If you want to do this with the AC simulation, then look for a peak, then look to the left and right of that peak where the response is -3db down from the peak. This is sometimes hard to spot without using fine resolution though, but you can probably get some idea what you have. Once you have those two frequencies and the center frequency, you just divide:
BW=f2-f1
Q=fc/BW
 

Thread Starter

Harish G

Joined Oct 21, 2016
34
Hi,

Well, no that is not the way to do it, sorry. The peaks are the maximum response and the -3db points define the bandwidth. As you go from the left -3db point to the right -3db point, that frequency difference is the bandwidth. So if you have two significant peaks you'd have to say you have two completely different resonant peaks unless your application can put up with that and use the single center frequency between those two peaks as the tuning point frequency, and then look for -3db points down from that. This will be very application specific though.

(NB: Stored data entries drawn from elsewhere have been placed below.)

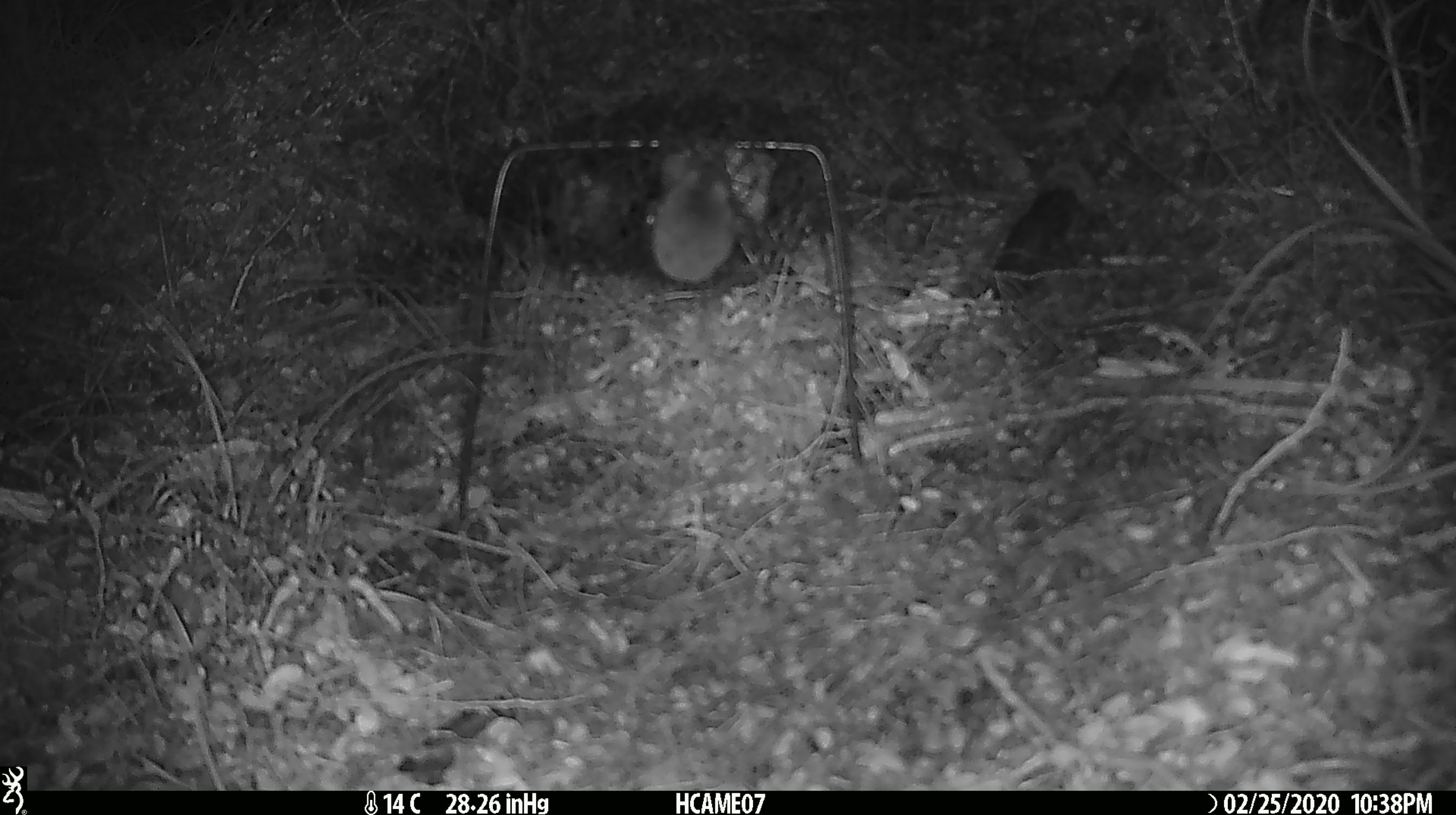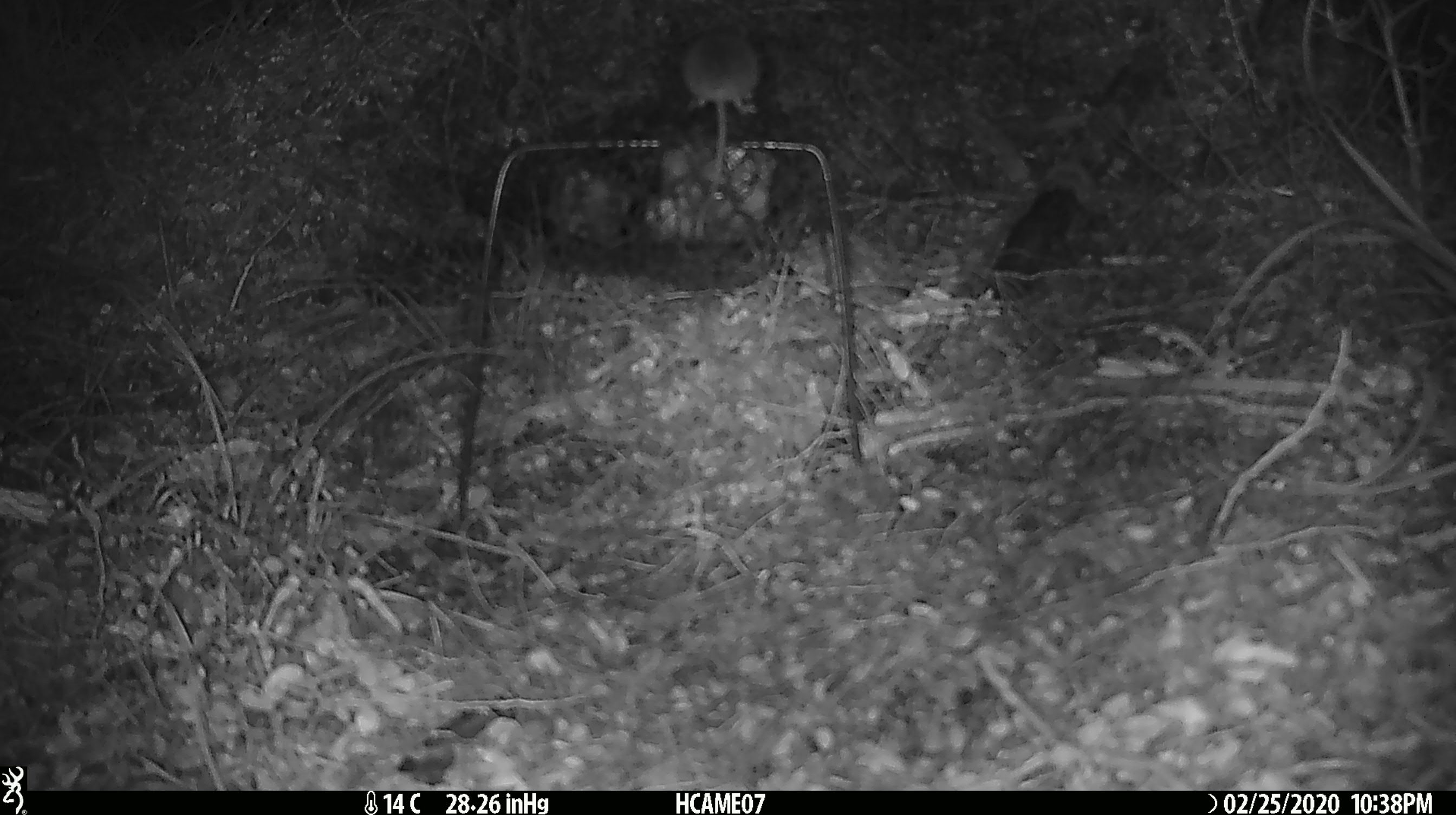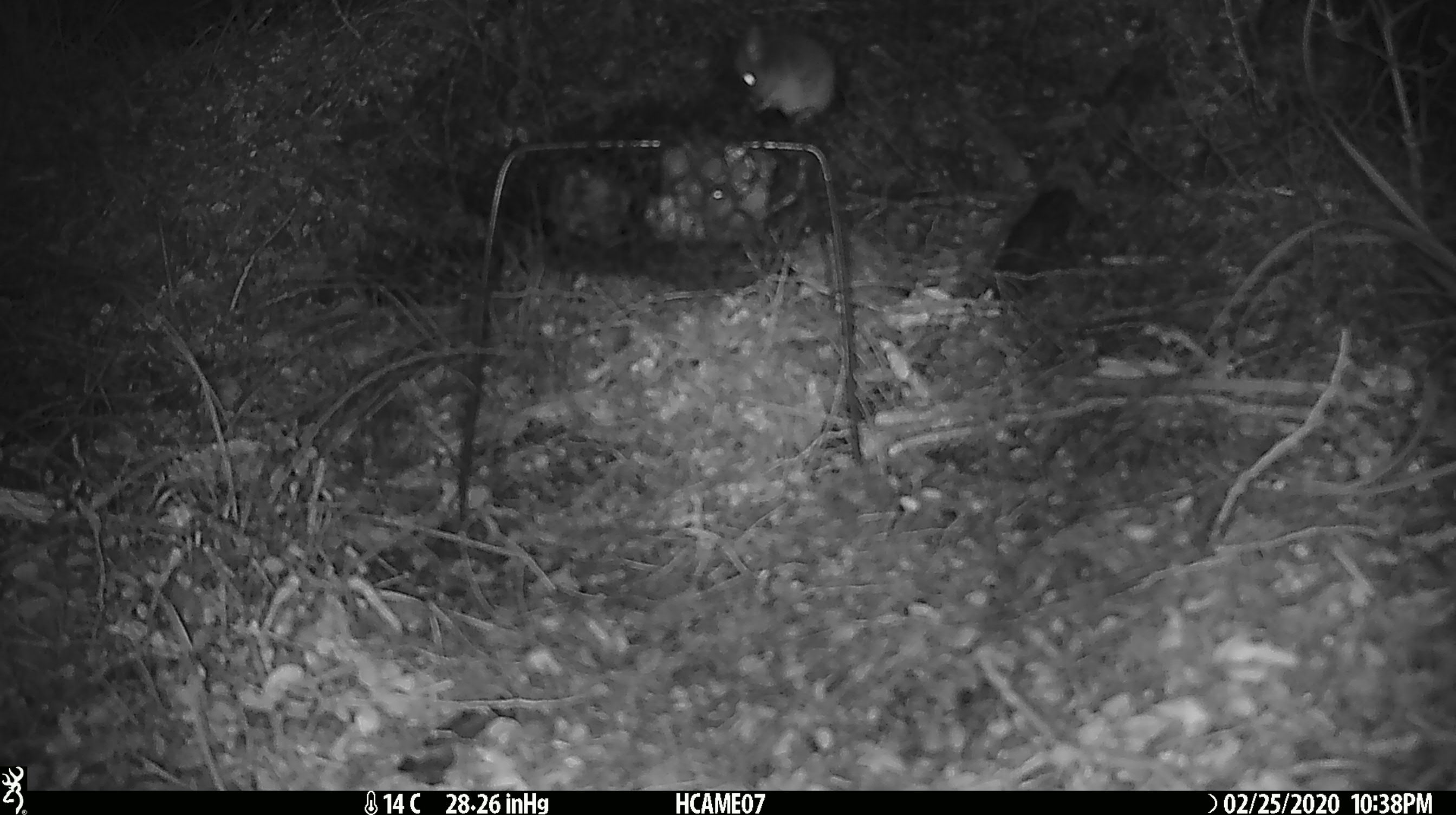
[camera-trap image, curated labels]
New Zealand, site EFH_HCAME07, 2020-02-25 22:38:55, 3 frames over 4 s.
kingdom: Animalia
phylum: Chordata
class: Mammalia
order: Rodentia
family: Muridae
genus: Mus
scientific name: Mus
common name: mouse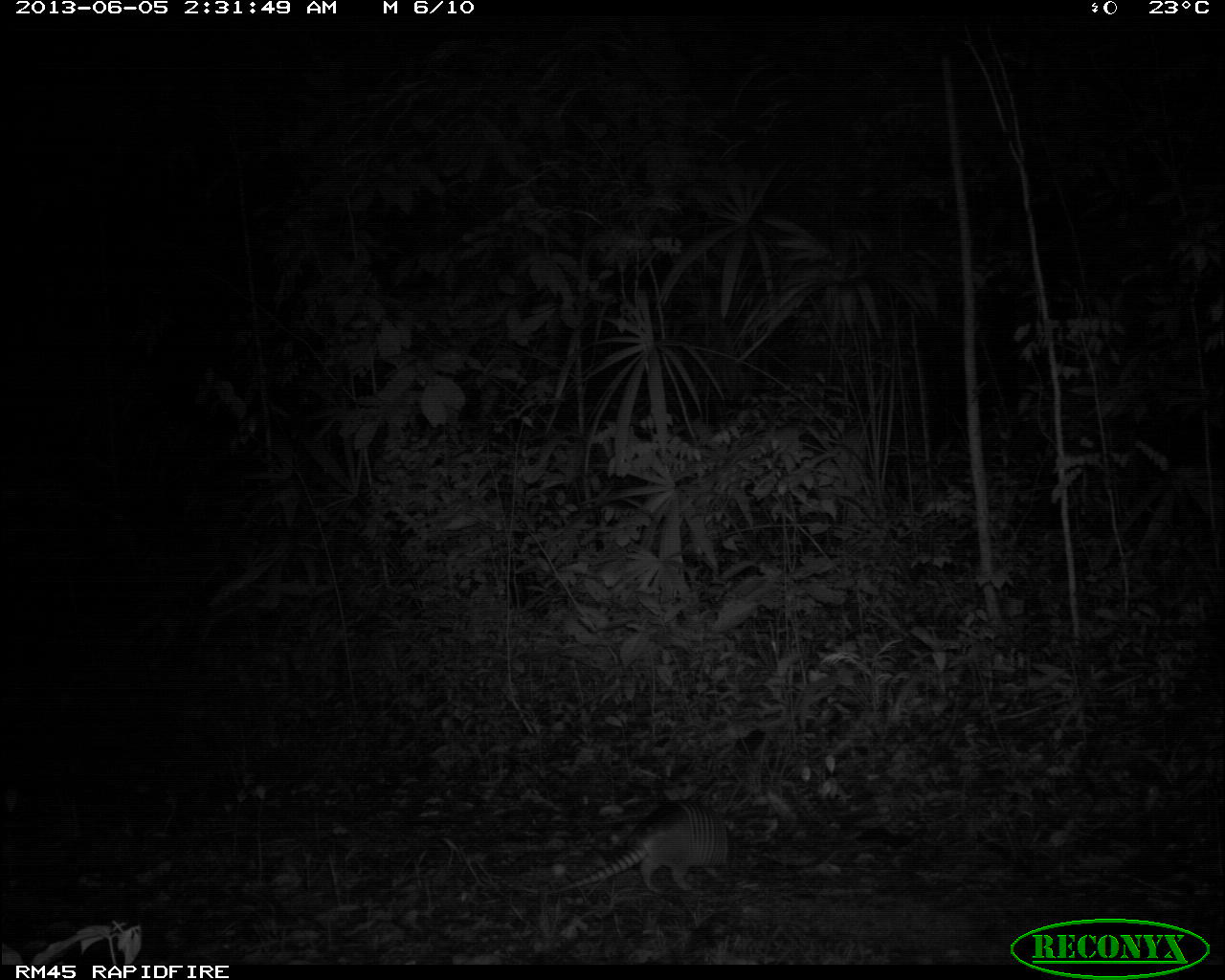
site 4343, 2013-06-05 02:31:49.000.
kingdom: Animalia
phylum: Chordata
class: Mammalia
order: Cingulata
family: Dasypodidae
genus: Dasypus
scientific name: Dasypus novemcinctus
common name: nine-banded armadillo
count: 1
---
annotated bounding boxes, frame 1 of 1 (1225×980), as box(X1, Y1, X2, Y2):
dasypus novemcinctus: box(512, 799, 739, 899)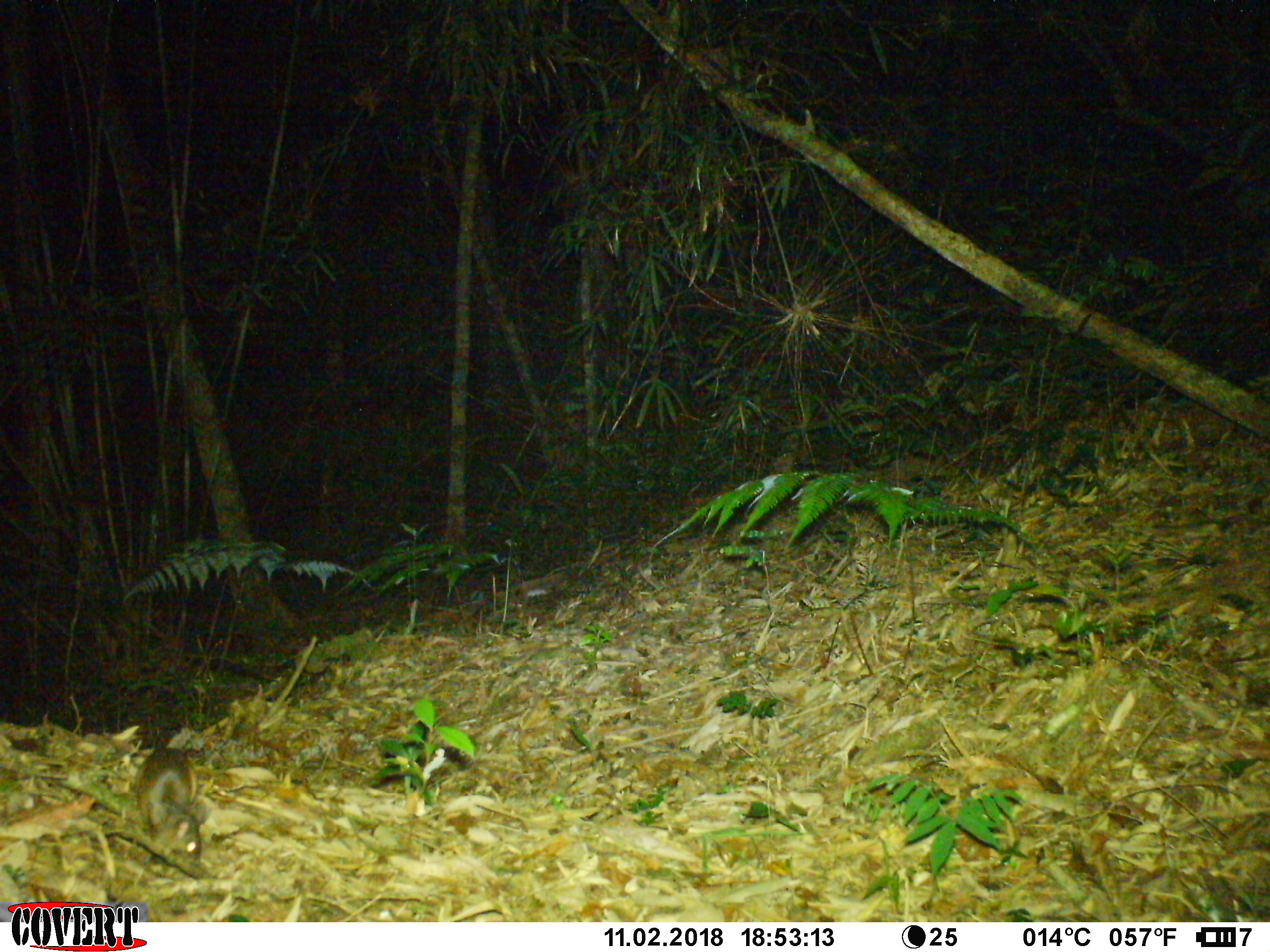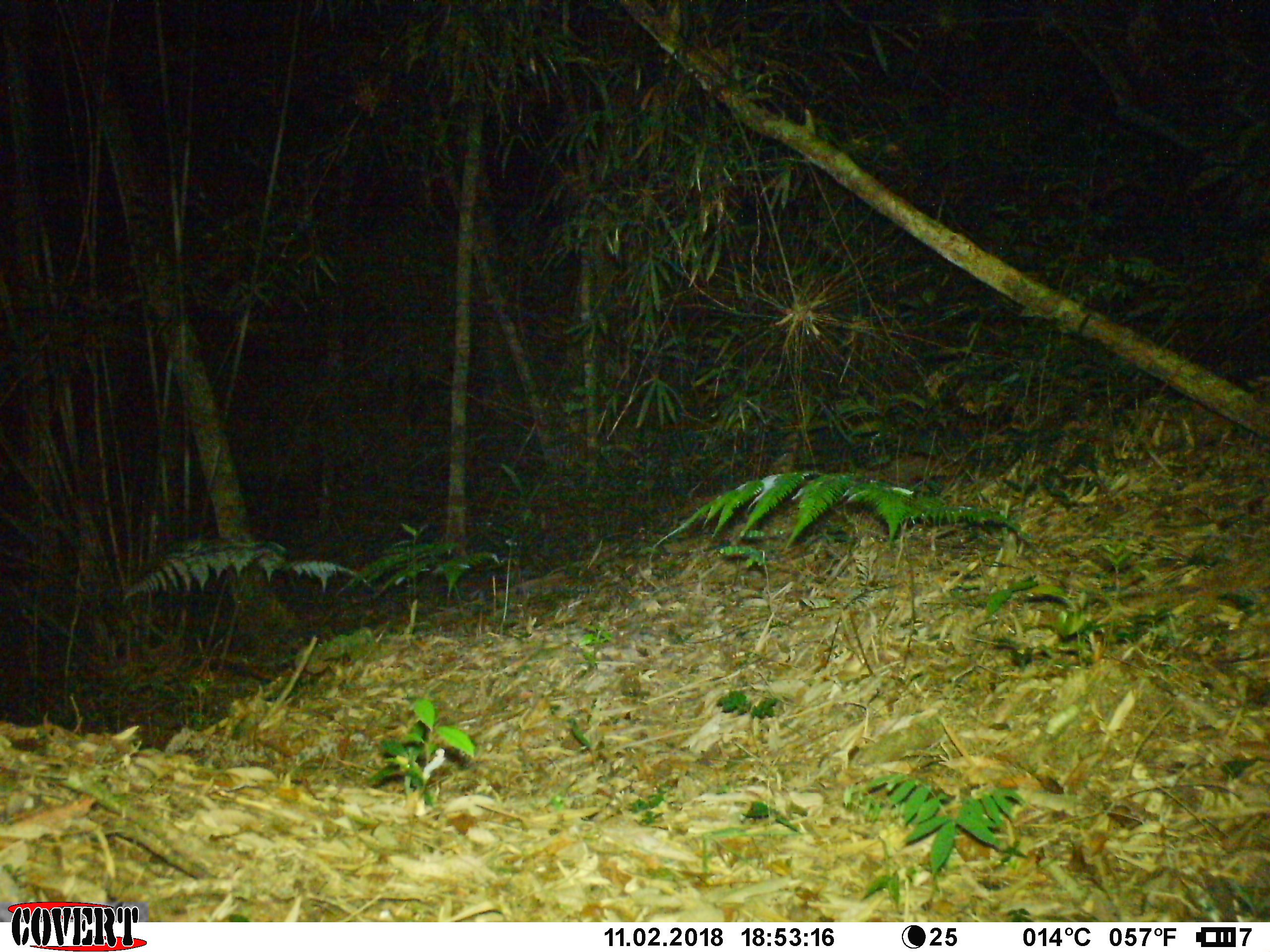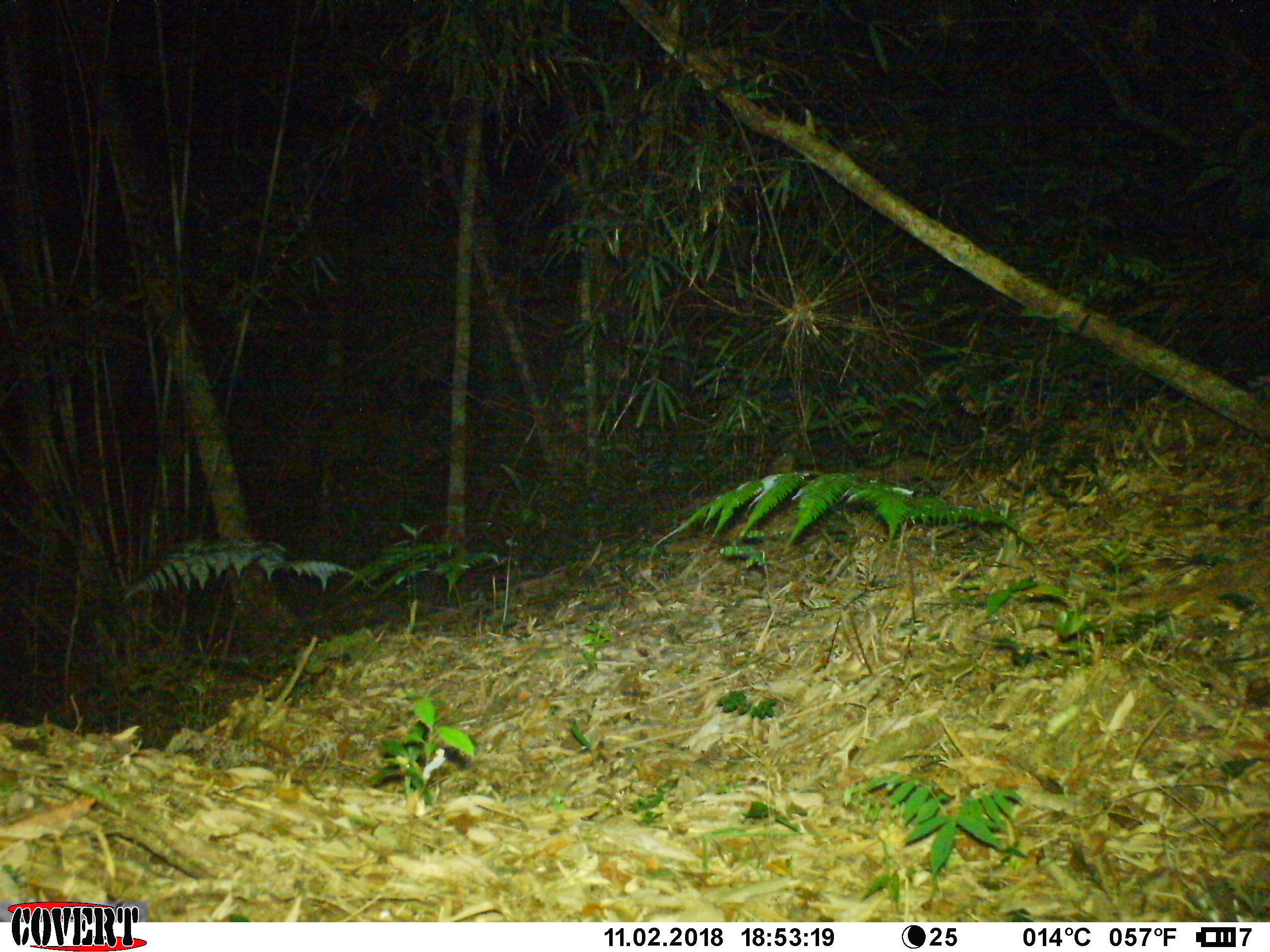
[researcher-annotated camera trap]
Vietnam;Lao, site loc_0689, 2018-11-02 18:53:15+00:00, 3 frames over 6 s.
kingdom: Animalia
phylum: Chordata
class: Mammalia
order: Rodentia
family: Muridae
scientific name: Muridae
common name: old-world mice and rats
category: unidentified murid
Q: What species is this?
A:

The parallel circuit exhibits two resonant peaks also, but they are so close together that they appear to be one peak, and that makes it easier to work with if you only need one resonant peak. There may be other resonant peaks also but are more insignificant because they dont change the output response by very much at all.

So if you only need one resonant peak then yes the parallel circuit seems to be better, at least given your constraint of C2=C1 and L2=L1. I did not look over your method of calculating the center frequency yet.

Ok, I understand what you are saying.

So in case of serial case here, the Q-factor calculation impossible ? considering both peaks into the account (again considering the application in question needs both the peaks.)